L’aventure, jour après jour (épisode 1)

Jour 1 – Mardi 16 Juillet 2019 – par Céline

Après une grasse matinée post-voyage bien méritée, le sommeil slalomant entre le chant des coqs insomniaques, le bruit du voisin menuisier lève-tôt et le racolage du poissonnier en tuk-tuk pendant sa tournée matinale, nous arrivons vers midi à l’école de Mandaug pour profiter de la pause déjeuner. Une, puis deux, puis trois institutrices nous accueillent avec des sourires jusqu’aux oreilles, gênées de nous annoncer que la directrice n’est malheureusement pas à l’école. Elles ont tout de même méticuleusement préparé et compté le matériel scolaire que nous avions envoyé dans une boîte pour clôturer l’Opération 500. Grâce à ce concept pensé et rondement bien mené par Olivier de l’association, nous pourrons offrir un cahier à chaque élève, des gommes et des stylos individuels, et plusieurs boîtes de crayons de couleurs par classe. Nous sommes émus de retrouver ces objets dernièrement vus à l’autre bout de la Terre. Des regards scrutateurs ponctuent les fenêtres, et des « hello ! » timides sont lancés dans notre direction à travers les murs. Je reconnais bien là le pays où j’ai grandi, où la joie est communicative et tout est prétexte à sourire.

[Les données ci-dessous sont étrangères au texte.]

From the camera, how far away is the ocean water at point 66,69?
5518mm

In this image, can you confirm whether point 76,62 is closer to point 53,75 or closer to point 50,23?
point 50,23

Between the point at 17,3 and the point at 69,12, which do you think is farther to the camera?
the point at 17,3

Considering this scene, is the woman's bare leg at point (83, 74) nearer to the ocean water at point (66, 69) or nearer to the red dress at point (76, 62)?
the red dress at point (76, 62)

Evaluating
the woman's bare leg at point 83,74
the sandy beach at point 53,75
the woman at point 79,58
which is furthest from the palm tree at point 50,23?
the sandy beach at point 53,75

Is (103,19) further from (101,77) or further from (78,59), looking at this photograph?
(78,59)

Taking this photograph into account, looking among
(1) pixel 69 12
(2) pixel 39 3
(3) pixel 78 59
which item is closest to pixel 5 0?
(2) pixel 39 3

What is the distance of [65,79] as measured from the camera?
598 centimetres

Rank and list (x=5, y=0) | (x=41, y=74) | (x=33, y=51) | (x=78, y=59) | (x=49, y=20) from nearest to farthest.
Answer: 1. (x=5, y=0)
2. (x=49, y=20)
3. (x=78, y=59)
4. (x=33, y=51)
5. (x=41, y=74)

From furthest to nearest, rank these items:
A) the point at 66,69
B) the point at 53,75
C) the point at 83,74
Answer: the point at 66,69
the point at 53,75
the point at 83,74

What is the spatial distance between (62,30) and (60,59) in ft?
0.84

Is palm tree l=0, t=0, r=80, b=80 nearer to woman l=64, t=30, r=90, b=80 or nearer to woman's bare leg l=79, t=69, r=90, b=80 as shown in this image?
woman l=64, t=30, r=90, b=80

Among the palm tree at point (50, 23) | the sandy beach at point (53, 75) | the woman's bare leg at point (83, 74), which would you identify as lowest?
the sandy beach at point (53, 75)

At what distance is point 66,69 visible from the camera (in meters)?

Une tempête étant prévu pour le lendemain, nous décidons de faire la distribution sur-le-champ. Tout est disposé sur des tables à l’extérieur et de nombreux élèves participent à l’organisation de ce petit évènement en transportant les fournitures, des chaises, et le système de sonorisation (un don de l’association utile au quotidien ! :)) qui, nous le découvrirons très vite, servira notamment à nous faire danser… En effet, nous sommes accueillis avec une danse « de bienvenue » sur une musique qu’on fredonnera ensuite des jours durant. Après la danse des élèves et des institutrices, c’est à notre tour de suivre leur chorégraphie sous leurs regards amusés. L’audience applaudit, rit, se moque un peu, et l’émotion est intense chez moi qui ai vécu cette vie d’écolier jamais retrouvée ailleurs. Après un discours de remerciement de Ma’am Lolita, institutrice en CP, la distribution peut commencer. Tous les élèves sont priés de se ranger en lignes dans la petite cour et Ma’am Lolita anime la distribution en appelant chaque classe à s’avancer pour recevoir leur matériel. Tout se passe plutôt dans le calme considérant le nombre d’élèves présents (environ 450!) et le stock est rapidement écoulé. Les élèves sont ravis et le bonheur est largement partagé.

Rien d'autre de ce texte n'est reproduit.